The Red Cross “is hopeful that meetings like this will lead to concrete results,” the Geneva-based organization said on its website. “The decision on its call for a daily cessation in the fighting remains in the hands of the Syrian authorities and the Syrian opposition.”
Assad’s forces have intensified attacks against rebel strongholds this month to try and extinguish a yearlong uprising that has cost more than 8,000 lives. Government forces were struck by a series of explosions in Aleppo and Damascus over the weekend which left at least 30 dead, state media said. Fighting yesterday spread to a neighborhood of Damascus that houses a number of embassies and homes of security officers.
Syrian gunners continued the shelling of rebel areas today, killing at least 15 people in Homs, Hama and the capital Damascus, according to an e-mail from the opposition Local Co- Ordination Committees.
‘No Time to Lose’
UN Secretary-General Ban Ki-moon said the international community needs to act quickly to stem the bloodshed.
“We have no time to waste, no time to lose,” Ban told reporters in the Indonesian city of Bogor today. “Just one minute, one hour delay will mean more and more people dead.”
The council is set to adopt a statement backing its envoy, Kofi Annan, who is leading efforts to broker peace in Syria, according to Mark Lyall Grant, British ambassador and current president of the 15-member body. Russia is prepared to back action to support Annan’s mission, Foreign Minister Sergei Lavrov said today in Moscow.
Last year’s Western military action in Libya, sanctioned by a UN resolution, left Russia and China with a “sour taste,” the Royal United Services Institute said in a report published yesterday.
“The manner in which the initial Security Council resolution was contorted out of all recognition from the protection of civilians to, in effect, outright regime change” in Libya has made the two countries more willing to use UN vetoes to block action on Syria, according to the London-based institute’s report.
Different UN statements, one drafted by France and one by Russia, are circulating among diplomats at the organization’s headquarters in New York. Any statement would require unanimity and would represent the strongest world response to the crisis so far.

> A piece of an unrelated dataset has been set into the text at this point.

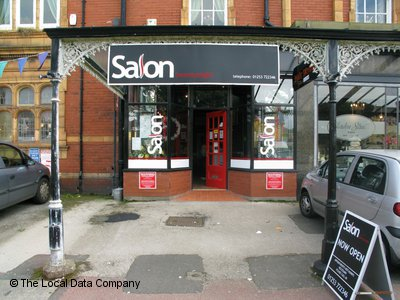 Salon Twenty Eight Lytham St. Annes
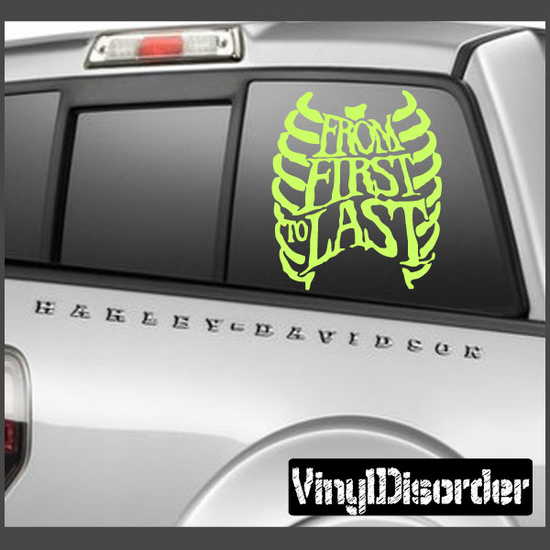 From First To Last Rib Decal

Representatives of Syria’s opposition are prepared to hold talks in Moscow and are negotiating the timing of a possible meeting with Russian embassies in Paris and Damascus, Interfax reported, citing an unidentified Foreign Ministry official.
Russia, which sells weapons to Syria, is facing growing international pressure to sever ties with a Soviet-era ally. Russia’s only military base outside the former Soviet Union is a naval maintenance and supply center in the Syrian port of Tartus on the Mediterranean Sea.
Meanwhile, Human Rights Watch, in a public letter to opposition groups, said elements in Syria’s armed opposition have carried out kidnappings and tortured members of Assad’s security forces and pro-government militias, called shabeeha, as well as government supporters.
The New York-based group also said it has also received reports of executions by armed opposition groups of security force members and civilians.
“The Syrian government’s brutal tactics cannot justify abuses by armed opposition groups,” said Sarah Leah Whitson, the group’s Middle East director. “Opposition leaders should make it clear to their followers that they must not torture, kidnap, or execute under any circumstances.”
In a message to the UN Security Council, Syria’s Foreign Ministry said “regional and international sides” were backing “terrorists” in the country with money and weapons, the state- run SANA news agency reported yesterday.